— START —

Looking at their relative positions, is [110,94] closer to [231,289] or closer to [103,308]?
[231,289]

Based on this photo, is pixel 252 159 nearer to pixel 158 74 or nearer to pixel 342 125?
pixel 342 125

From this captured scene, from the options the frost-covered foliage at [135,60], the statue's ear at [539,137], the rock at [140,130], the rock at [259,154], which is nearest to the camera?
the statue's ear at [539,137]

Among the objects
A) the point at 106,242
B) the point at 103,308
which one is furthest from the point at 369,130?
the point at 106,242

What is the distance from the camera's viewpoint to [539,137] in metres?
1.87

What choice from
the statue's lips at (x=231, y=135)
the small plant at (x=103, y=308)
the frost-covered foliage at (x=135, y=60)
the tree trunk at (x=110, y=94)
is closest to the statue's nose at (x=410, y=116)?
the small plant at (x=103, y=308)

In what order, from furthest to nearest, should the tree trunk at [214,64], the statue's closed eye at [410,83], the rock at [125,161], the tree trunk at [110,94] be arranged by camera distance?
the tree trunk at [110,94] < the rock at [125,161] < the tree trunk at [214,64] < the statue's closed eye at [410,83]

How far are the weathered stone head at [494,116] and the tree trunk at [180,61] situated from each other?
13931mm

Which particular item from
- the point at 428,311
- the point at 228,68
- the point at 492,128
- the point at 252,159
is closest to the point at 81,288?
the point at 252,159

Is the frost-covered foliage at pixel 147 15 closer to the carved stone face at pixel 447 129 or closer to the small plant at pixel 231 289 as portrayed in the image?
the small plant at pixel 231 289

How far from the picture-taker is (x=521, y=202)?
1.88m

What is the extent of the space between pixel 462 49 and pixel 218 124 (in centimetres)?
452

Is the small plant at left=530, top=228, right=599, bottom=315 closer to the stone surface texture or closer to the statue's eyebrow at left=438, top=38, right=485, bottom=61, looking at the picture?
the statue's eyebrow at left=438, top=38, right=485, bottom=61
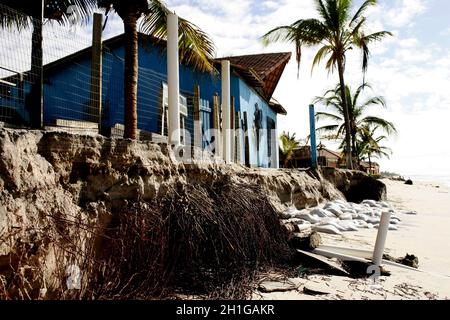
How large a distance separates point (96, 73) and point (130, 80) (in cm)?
67

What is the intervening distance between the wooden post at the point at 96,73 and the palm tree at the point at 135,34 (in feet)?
1.83

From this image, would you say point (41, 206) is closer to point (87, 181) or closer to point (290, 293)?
point (87, 181)

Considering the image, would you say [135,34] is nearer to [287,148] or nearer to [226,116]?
[226,116]

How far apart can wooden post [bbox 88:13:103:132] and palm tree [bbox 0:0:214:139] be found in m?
0.56

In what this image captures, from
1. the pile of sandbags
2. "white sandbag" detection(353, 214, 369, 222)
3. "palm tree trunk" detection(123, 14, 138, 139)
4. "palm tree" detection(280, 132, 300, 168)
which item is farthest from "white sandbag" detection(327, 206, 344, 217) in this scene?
"palm tree" detection(280, 132, 300, 168)

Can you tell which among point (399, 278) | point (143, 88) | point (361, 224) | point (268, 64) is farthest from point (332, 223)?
point (268, 64)

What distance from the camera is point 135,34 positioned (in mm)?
5000

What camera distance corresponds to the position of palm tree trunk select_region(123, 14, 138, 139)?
15.2 ft

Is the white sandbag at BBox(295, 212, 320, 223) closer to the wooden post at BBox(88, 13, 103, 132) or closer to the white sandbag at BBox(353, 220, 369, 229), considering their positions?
the white sandbag at BBox(353, 220, 369, 229)

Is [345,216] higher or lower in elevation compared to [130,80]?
lower

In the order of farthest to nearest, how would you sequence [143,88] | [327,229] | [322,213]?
[143,88] → [322,213] → [327,229]

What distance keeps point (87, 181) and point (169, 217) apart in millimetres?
903

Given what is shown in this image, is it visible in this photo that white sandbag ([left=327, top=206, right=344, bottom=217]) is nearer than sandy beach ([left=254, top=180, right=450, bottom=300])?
No
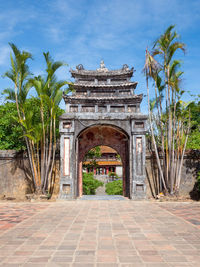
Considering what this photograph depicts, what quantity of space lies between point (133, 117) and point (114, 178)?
19.4m

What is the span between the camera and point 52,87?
383 inches

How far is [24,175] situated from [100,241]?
7.79 metres

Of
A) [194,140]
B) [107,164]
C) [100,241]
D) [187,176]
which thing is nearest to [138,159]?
[187,176]

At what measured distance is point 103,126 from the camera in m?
10.6

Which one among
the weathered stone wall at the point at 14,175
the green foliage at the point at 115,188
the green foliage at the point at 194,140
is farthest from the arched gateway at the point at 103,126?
the green foliage at the point at 115,188

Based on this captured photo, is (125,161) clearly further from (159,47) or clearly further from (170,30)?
(170,30)

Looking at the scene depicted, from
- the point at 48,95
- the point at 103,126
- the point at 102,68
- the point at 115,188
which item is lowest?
the point at 115,188

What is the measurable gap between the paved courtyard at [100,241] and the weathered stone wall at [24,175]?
4.73m

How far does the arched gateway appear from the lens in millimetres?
9844

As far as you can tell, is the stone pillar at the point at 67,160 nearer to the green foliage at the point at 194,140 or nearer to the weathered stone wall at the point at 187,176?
the weathered stone wall at the point at 187,176

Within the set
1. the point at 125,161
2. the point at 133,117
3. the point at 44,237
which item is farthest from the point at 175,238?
the point at 125,161

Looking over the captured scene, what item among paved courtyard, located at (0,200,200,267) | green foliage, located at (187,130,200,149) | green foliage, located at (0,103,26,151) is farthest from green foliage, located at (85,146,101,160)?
paved courtyard, located at (0,200,200,267)

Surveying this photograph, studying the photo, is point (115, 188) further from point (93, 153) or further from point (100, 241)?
point (100, 241)

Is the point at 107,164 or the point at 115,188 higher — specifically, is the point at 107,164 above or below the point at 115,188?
above
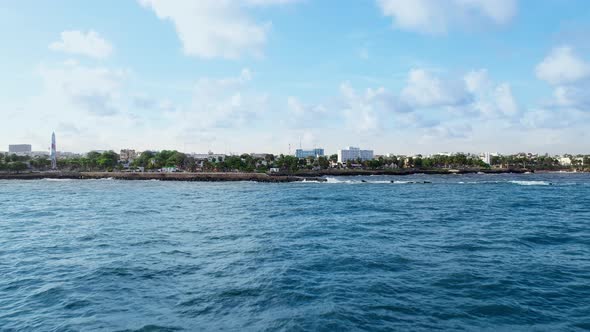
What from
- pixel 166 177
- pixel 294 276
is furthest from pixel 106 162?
pixel 294 276

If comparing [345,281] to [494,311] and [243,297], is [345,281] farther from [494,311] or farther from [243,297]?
[494,311]

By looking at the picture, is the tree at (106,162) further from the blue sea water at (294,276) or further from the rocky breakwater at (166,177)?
the blue sea water at (294,276)

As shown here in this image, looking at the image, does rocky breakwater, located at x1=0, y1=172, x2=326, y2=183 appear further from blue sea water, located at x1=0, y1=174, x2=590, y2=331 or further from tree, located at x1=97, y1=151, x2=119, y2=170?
blue sea water, located at x1=0, y1=174, x2=590, y2=331

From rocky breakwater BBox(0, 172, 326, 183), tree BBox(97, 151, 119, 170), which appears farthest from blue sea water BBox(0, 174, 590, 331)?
tree BBox(97, 151, 119, 170)

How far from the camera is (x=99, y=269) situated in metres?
18.1

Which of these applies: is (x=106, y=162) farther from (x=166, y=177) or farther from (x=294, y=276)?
(x=294, y=276)

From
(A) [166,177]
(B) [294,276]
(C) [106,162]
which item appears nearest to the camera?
(B) [294,276]

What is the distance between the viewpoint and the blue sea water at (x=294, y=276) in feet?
39.8

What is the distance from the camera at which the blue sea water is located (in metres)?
12.1

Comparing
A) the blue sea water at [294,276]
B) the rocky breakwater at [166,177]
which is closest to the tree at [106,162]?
the rocky breakwater at [166,177]

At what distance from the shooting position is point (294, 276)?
1678cm

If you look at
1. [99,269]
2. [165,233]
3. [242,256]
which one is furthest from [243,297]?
[165,233]

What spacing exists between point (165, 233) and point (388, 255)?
1616 centimetres

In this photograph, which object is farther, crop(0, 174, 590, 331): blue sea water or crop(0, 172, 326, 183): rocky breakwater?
crop(0, 172, 326, 183): rocky breakwater
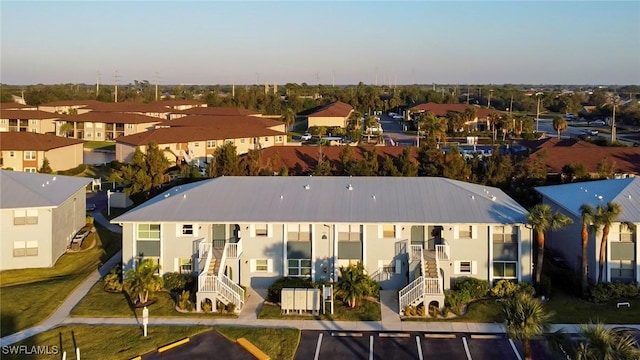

— END —

* PROBLEM REQUIREMENTS *
Please count the lines in the records above that contain the string "wooden" and give only that number.

* FINAL RESULT *
3